I thought they were going to tell my mum that I'd attacked the teachers but oddly enough they never did
My MIL struggled massively with DP's brother who was diagnosed with ASD as an adult. It put a huge stress on the family, they divorced, and MIL had to endure investigations into what was going on with DBIL that concluded she must be to blame (despite having DP, who is NT...!)
MIL and DBIL weren't a great combo as he needed routine and predictability and she is a very fluttery, emotional and disorganised type - but DBIL thrived much better when with his dad who was very routine-bound (perhaps on the spectrum himself). So I'd say there probably were people who worked out ways of understanding and helping in some cases. Just a lot of misunderstanding and misery too
Going back much much further dd recently read a book about Ancient Greece and was horrified to discover that ill or disabled babies would be left out in the open to see whehter or not they survived which obviously the vast majority would not.
Mil had a "spastic" child in the late 1950s who died when he was ten.
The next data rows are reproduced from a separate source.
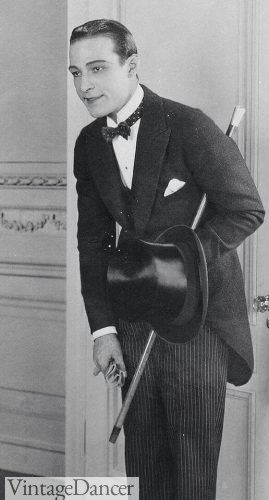 Rudolph Valentino wears morning attire with a black polka dot tie
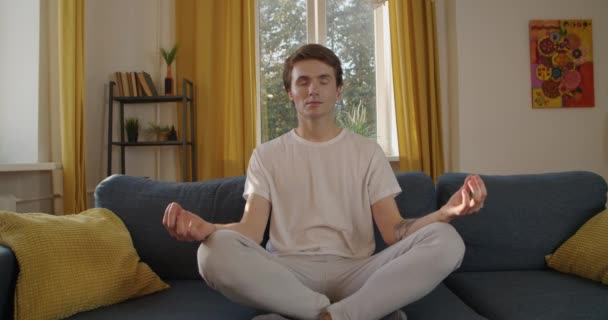 Jongeman zittend op de bank yoga ontspanning oefenen na drukke werkweek slow motion. Vooraanzicht van aantrekkelijke persoon mediteren alleen thuis achtergrond. Anti-stress oefening spirituele levensstijl - Video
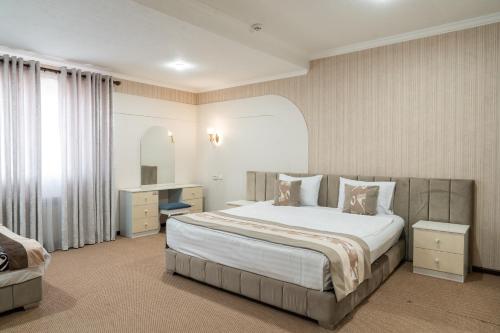 a hotel room with a bed and a desk at Meros Boutique Hotel in Samarkand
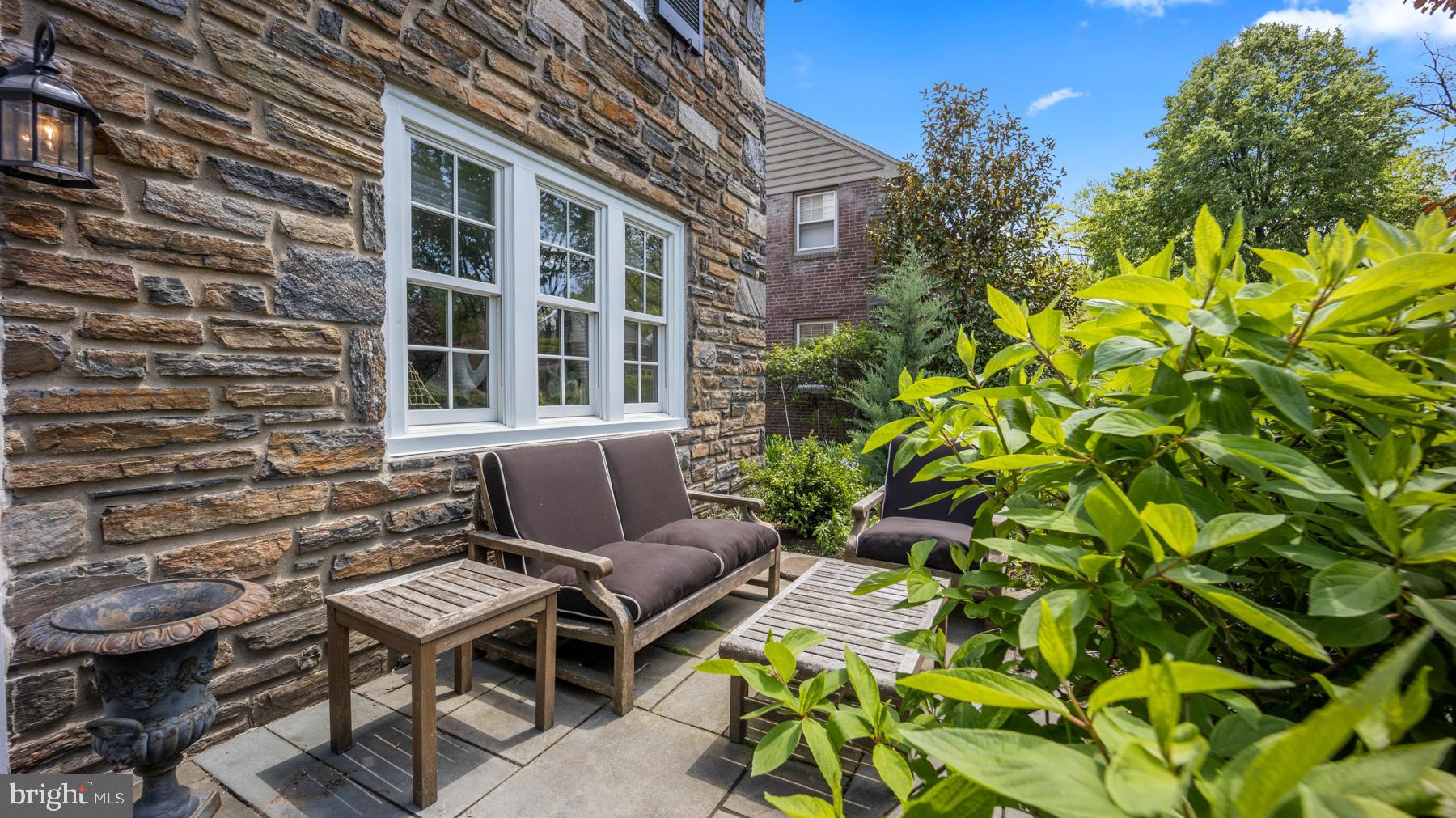 517 Monroe Road Merion Station, PA 19066 - Photo 8 of 40 a view of a patio with table and chairs and potted plants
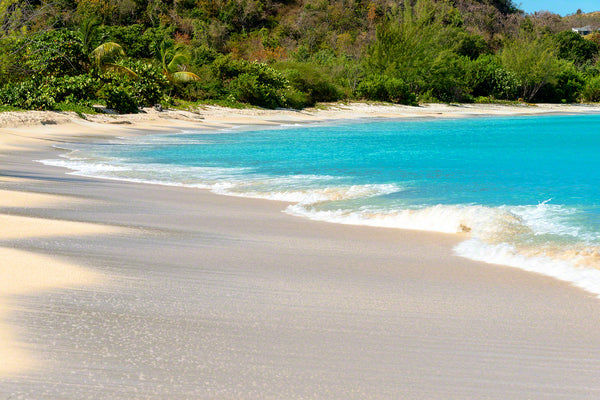 A photo of the surf and sand at beautiful Valley Church Beach in Antigua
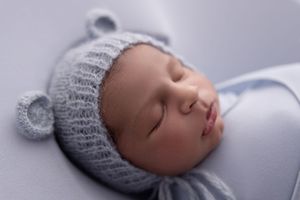 A sleeping baby wearing a gray knit hat rests peacefully on soft white bedding.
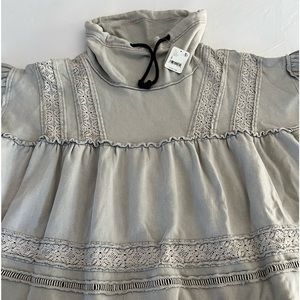 NWT FREE PEOPLE SWEATSHIRT  Light gray, loose. Size small, cowl neck black ties.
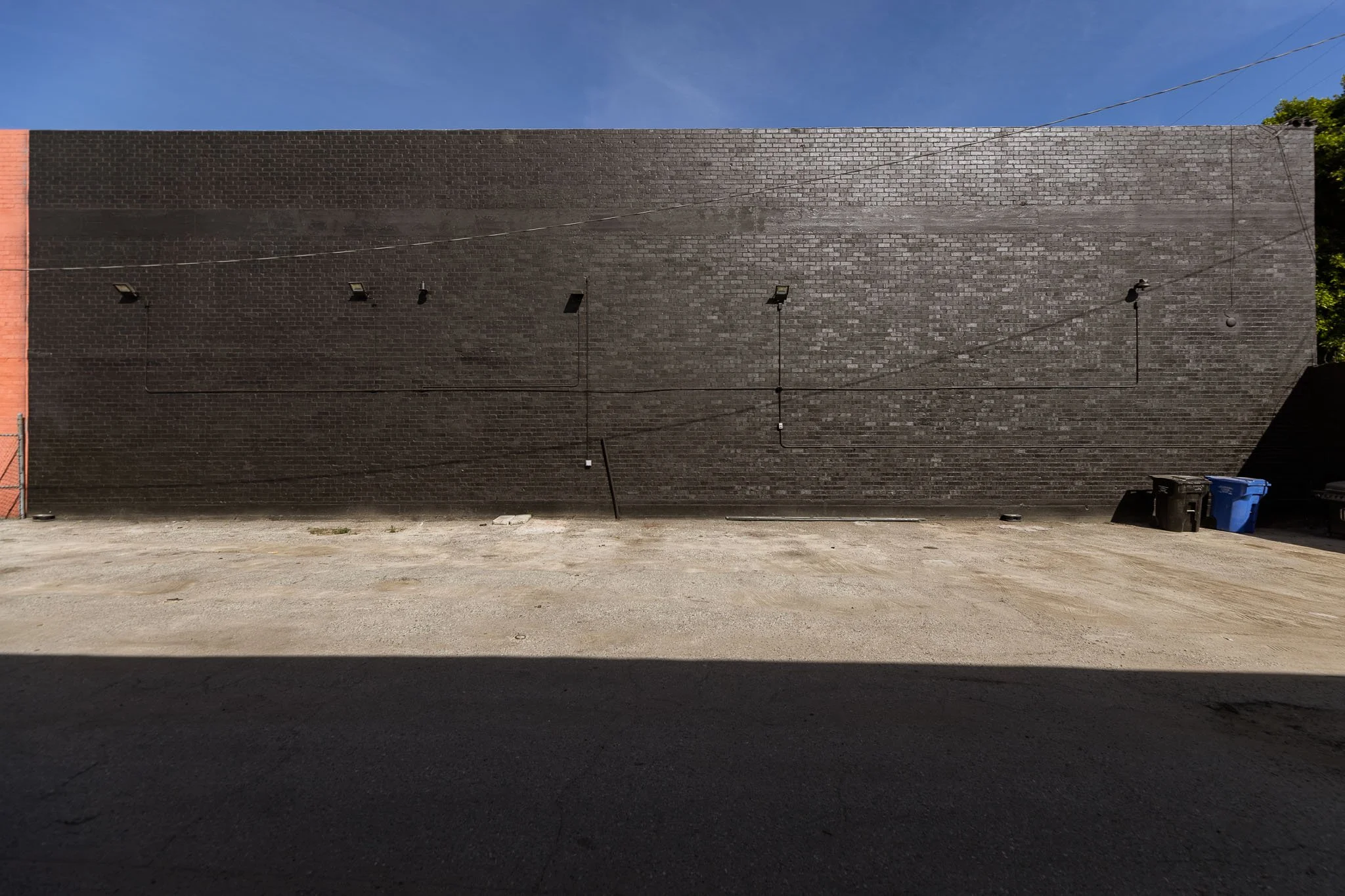 Blank brick wall with four mounted lights and electrical wiring, with a dirt ground and two trash bins in front.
Mil's mil wouldn't allow her to visit because of what the neighbours would say. When dh's eldest (living) brother started school, no one would stand near to let alone talk to mil because she had a handicapped child in a wheelchair.
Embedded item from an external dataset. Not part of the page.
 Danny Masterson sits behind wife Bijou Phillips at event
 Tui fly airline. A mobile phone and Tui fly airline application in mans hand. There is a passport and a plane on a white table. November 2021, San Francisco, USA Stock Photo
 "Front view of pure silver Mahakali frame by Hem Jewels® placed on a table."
People used to think having disabled children was somehow "your fault" and reflected on the family. Mil is in many ways a giant pain in the arse, but I do respect her for keeping and looking after a very disabled child when in those days families were encouraged to put them in institutions and deny their existence.
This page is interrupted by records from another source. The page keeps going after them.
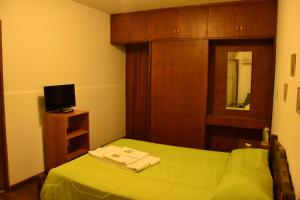 a small bedroom with a green bed and a tv at SUIZO Hotel in Colonia Suiza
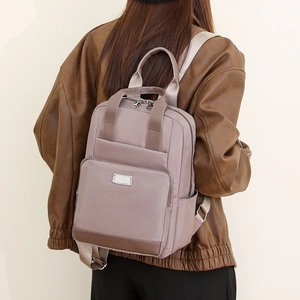 Vue arrière d'un grand sac à dos en nylon rose gris porté par un mannequin en studio
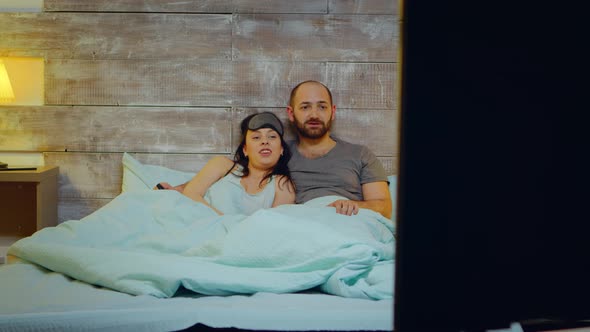 Couple Wearing Pajamas Lying in Bed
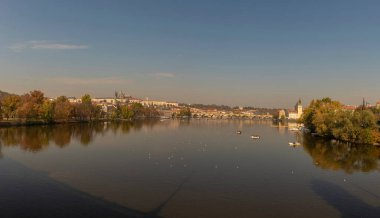 Güneşli bir günde, Prag şehrinde Charles Köprüsü ve Vltava Nehri 'nin yüzeyinde bir tekneyle manzarası.
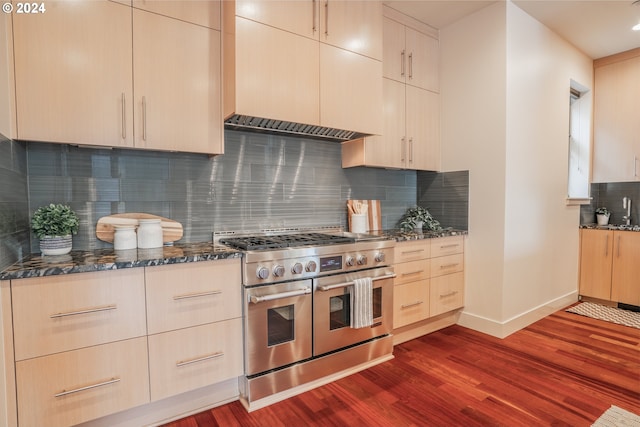 kitchen with dark stone countertops, tasteful backsplash, baseboards, dark wood-style floors, and double oven range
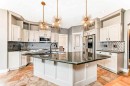 2 Tuscany Estates Crescent Nw, Calgary, AB  - Indoor Photo Showing Kitchen With Upgraded Kitchen 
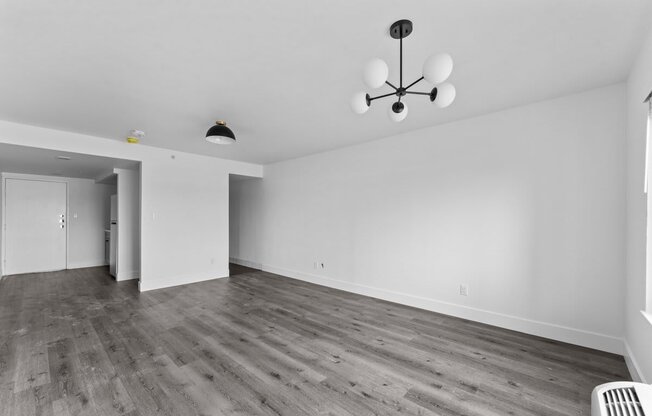 an empty living room with white walls and wood floors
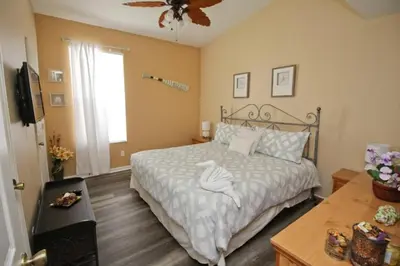 a bedroom with a bed and a ceiling fan at Luxury Villa With Private Pool And Great Game Room villa in Kissimmee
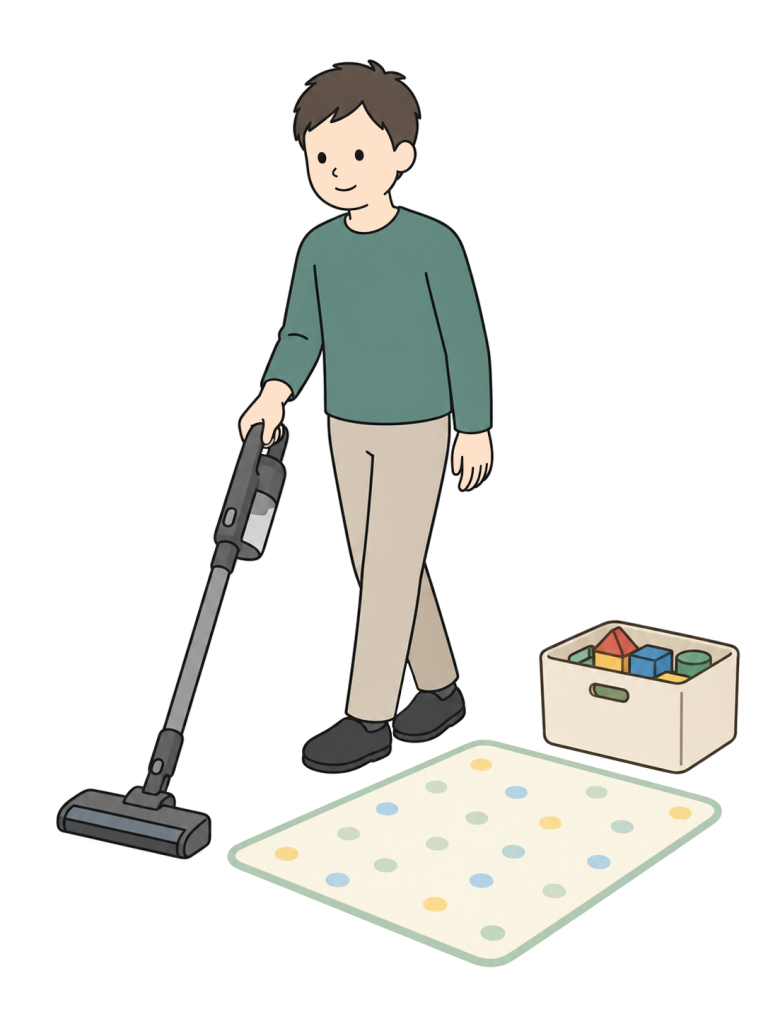 Father vacuuming a childs play area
But, historically, there are examples like HeySoulSister describes, where a child with SN was embraced by the small community. I remember studying Wordsworth's poem The Idiot Boy (sorry about the title!) which is about a mother's love for her mentally disabled son, who lives with her and isn't stigmatised - one of the commentaries I read described how such children were treasured because "their soul is with god". I don't know how general or widespread that view was but at least it wasn't all horror, IYSWIM.
Our next door neighbour had a son with very bad cerebral palsy when I was a child. The answer is they didn't really cope, they existed. Their son died when he last late teens as I recall. My DM colluded with his mother at one point to fake a suicide attempt so the neighbour could get some respite care. I think kids either went into a 'home' or you got left to deal with it yourself. Imagine having to deal with a big 16 year old lad who couldn't walk, talk or feed himself and who was doubly incontinent with bugger all help. Bloody tragic.
The danger with having a son like my own (severely autistic) was that the mothers were often blamed for the condition, so the children were forcibly removed and placed in institutions I can't imagine having ds1 forcibly refused from me, with everyone blaming me. This book describes such a case.
It must have been very isolating. I have a whole community of friends with children very similar to my son, but we met online. Almost everything of any use that I have found out wrt my son (and there have been hundreds of things) has been via friends - and online friends, rather than the professionals.
I am often incredibly grateful that ds1 was born in the internet age.
Not quite 50 years ago but at primary school in the late 60's we had a few kids who obviously had learning difficulties and a special teacher used to give them some lesson and some they had with us. I guess it is similar to nowadays.
It was actually 1986 when education became compulsory for all children. Prior to that some children with disabilities were deemed 'ineducable' and were the responsibility of health not education.